A côté d’Erinye se tenait Modig, guerrier Tauren, qui était… le guerrier par excellence. Il lui avait fallu plus de six mois pour comprendre qu’il existait des maîtres de classes qui pourraient l’aider à s’améliorer en tant que guerrier. Il était parti du principe que si taper comme une brute suffisait au début, donc ça devait suffire tout court. Pas besoin d’apprendre des techniques compliquées. Et il était têtu le bougre ! Il avait fallu que Malcorne, à l’époque chef de guilde, lui ordonne d’aller voir le maître pour qu’il le fasse sans trop ronchonner. Modig, donc, s’approcha moi, et me salua à son tour.
– Bonjour Luther, dit-il de sa grosse voix, beaucoup plus posée et grave que celle de Torfarlak.
– Bonjour Modig, ça faisait longtemps qu’on ne s’était pas croisé.
– Oui. Tu as changé.
– Ah ? m’étonnais-je
– Oui. Ta couleur de peau. Tu es brun maintenant. Avant tu étais plus bleu.
– Quoi ? répondis-je surpris
Je ne voyais pas vraiment la différence. Pour moi, j’étais gris. Puis je réalisais que je n’avais toujours pas nettoyé toute la poussière accumulée à Kargath. Un seul problème demeurait : à cause des préparations militaires en vigueur, le point d’eau était surveillé. Je ne pourrais donc pas me jeter dans le puit pour prendre un bon bain sans que Luminelle n’en soit informée… et j’avoue que je préférais éviter vu les circonstances.
– Ah, oui… la poussière… Il va falloir que je la supporte encore un peu je crois.
– Ca te va pas trop mal en même temps tu sais. Répondit Modig, avec un début de sourire.
– Merci, mais je préfère mon « teint naturel ».
– Tu devrais pouvoir la dégager dans la rivière qui n’est pas très loin d’ici, intervint Erinye, au pire, il faudra que tu attendes qu’on soit aux Moulins.
– Oui, sans doute. Bah, ça fait déjà un moment que je suis dans cet état là. Je peux bien le supporter encore un jour ou deux. … Sinon elle est où cette rivière tu as dit ? demandais-je innocemment, avec l’envie pressante de plonger dedans le plus vite possible
Pendant que je répondais à Erinye, Modig s’était rapproché de Torfarlak, et je les entendis parler à côté de nous en Taurahe, la langue tribale des tauren. Bah, autant qu’ils fassent connaissance. J’en profitais pour parler de la mission avec Eri.
– Tu as un plan toi pour survivre toi ?
– Oui, j’ai déjà réglé les détails. Ca fait un peu plus d’une semaine qu’on a été briefés, avec Modig, et qu’on était d’accord qu’à deux, c’était du suicide pur.
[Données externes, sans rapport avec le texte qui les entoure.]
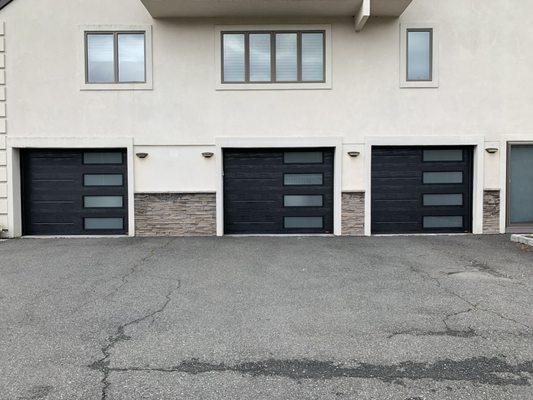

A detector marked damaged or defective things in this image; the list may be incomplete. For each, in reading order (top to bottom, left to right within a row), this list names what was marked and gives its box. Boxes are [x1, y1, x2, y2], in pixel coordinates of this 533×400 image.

pavement crack [86, 280, 180, 400]
pavement crack [102, 356, 528, 388]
Donc on a eu le temps de se préparer.
– Plus d’une semaine ? Tant que ça ? Mais pourquoi ils ne m’ont pas convoqué plus tôt !
– Je pense qu’Amildur voulait que tu purges un minimum ta peine. C’était quand même un beau foirage que tu nous as fait l’autre fois… oh, et y’a une autre raison : apparemment, ton binôme s’était paumé en cours de route, vers Kargath. Tely a perdu sa trace pendant plus de deux jours, on ne sait pas où il est passé pendant ce temps.
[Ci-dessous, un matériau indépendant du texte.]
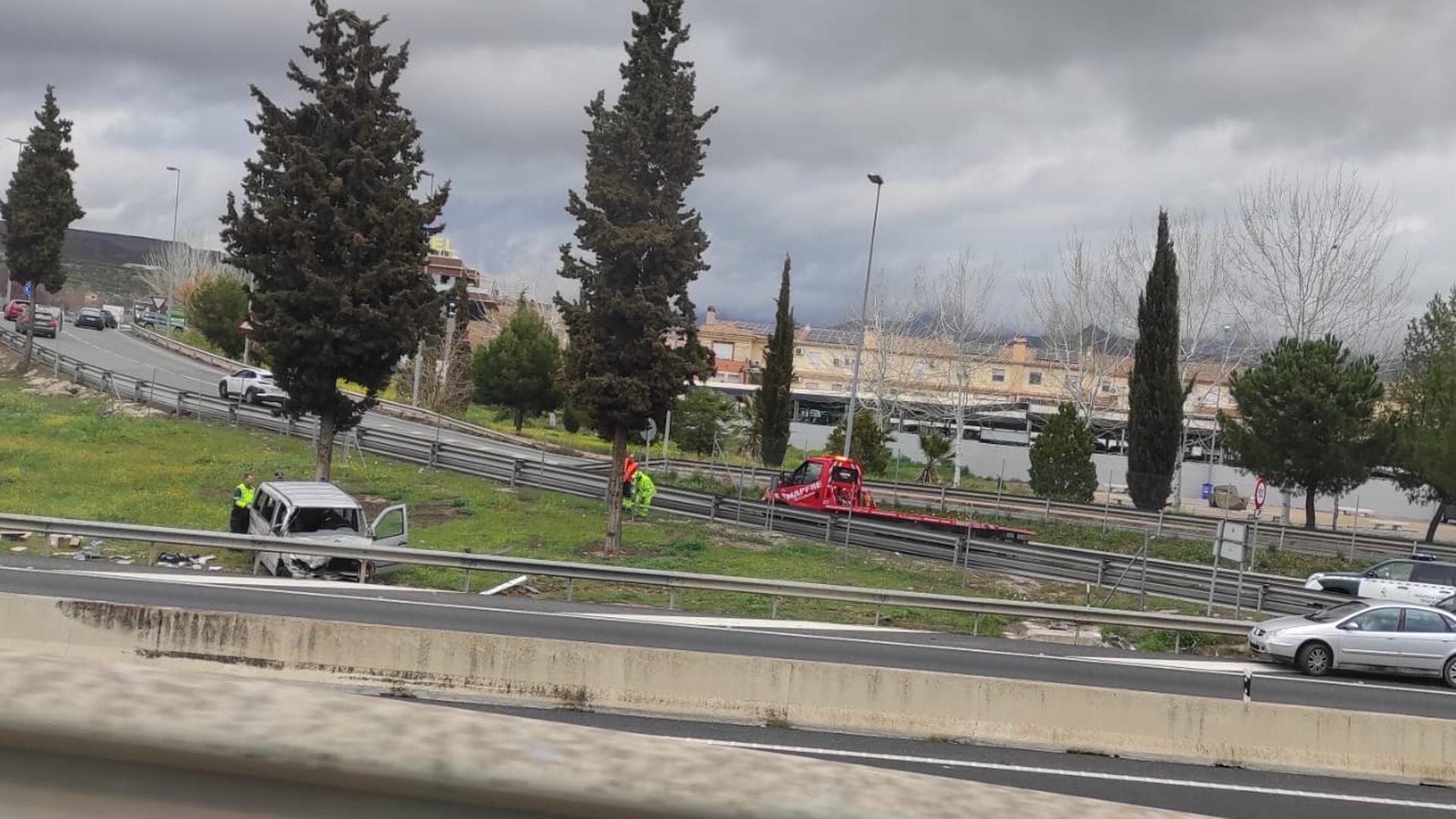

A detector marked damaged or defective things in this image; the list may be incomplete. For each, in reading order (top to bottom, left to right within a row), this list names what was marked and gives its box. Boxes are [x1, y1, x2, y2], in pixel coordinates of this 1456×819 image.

Tiens. Voilà un point qu’il me faudrait éclaircir avec Torf plus tard. Cela dit, s’il était effectivement arrivé avec deux jours de retard, ça expliquait aussi en partie pourquoi il avait eu autant les pétoches vis-à-vis de moi. Erinye eu un petit sourire en coin et continua :
– J’ai entendu une partie de ton briefing en douce. T’es toujours autant sur la défensive dès qu’on t’envoie en mission, je trouve ça amusant.
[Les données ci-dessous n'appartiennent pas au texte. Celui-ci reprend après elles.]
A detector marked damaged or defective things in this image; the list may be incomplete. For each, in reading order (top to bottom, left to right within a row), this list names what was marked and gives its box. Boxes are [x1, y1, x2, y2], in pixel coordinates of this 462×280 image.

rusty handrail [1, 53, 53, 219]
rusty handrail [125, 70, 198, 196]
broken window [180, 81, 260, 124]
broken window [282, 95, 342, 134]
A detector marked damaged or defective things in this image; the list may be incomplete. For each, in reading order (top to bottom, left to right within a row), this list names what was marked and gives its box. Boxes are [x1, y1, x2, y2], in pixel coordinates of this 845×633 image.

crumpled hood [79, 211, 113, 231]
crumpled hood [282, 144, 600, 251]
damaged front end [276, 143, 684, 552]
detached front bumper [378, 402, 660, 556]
– Ah bon ? Pourtant ça ne m’amuse pas des masses moi. Répondis-je en ronchonnant.
– Bah, essaie de voir les bons côtés de la non-vie ! On est plus dur à tuer que les vivants.
– Va dire ça aux cendres de Drio.
– Drio c’était autre chose : il était pas crédible. Et j’ai dit qu’on était plus résistant, pas immortel ! Enfin, si, on est immortels vu qu’on a plus à s’inquiéter de la vieillesse. Mais bon, tu vois ce que je veux dire.
– Oh, oui. Parfaitement. Confirmais-je, un peu navré.
– Ah, lala. Arrête de grincer s’il te plait. Allez, suivez nous, tu vas voir que tu as tord de t’inquiéter. Modig ?
Les deux Taurens interrompirent leur discussion, et Modig se tourna vers son binôme.
– Oui Erin ?
– On va aller devant la grande porte du camp, pour attendre les renforts.
– Entendu.
– Vous avez réussi à obtenir des renforts ? m’étonnais-je. Je croyais que tout le monde avait été réquisitionné.
– Presque tout le monde, oui. Me confirma Erinye. Mais j’ai réussi à trouver quelques personnes qui ne l’ont pas été. Elles ne devraient pas tarder d’ailleurs…
– Oh, de qui il s’agit au juste ?
– Tu verras bien ! répondit-elle en me faisant un clin d’oeil.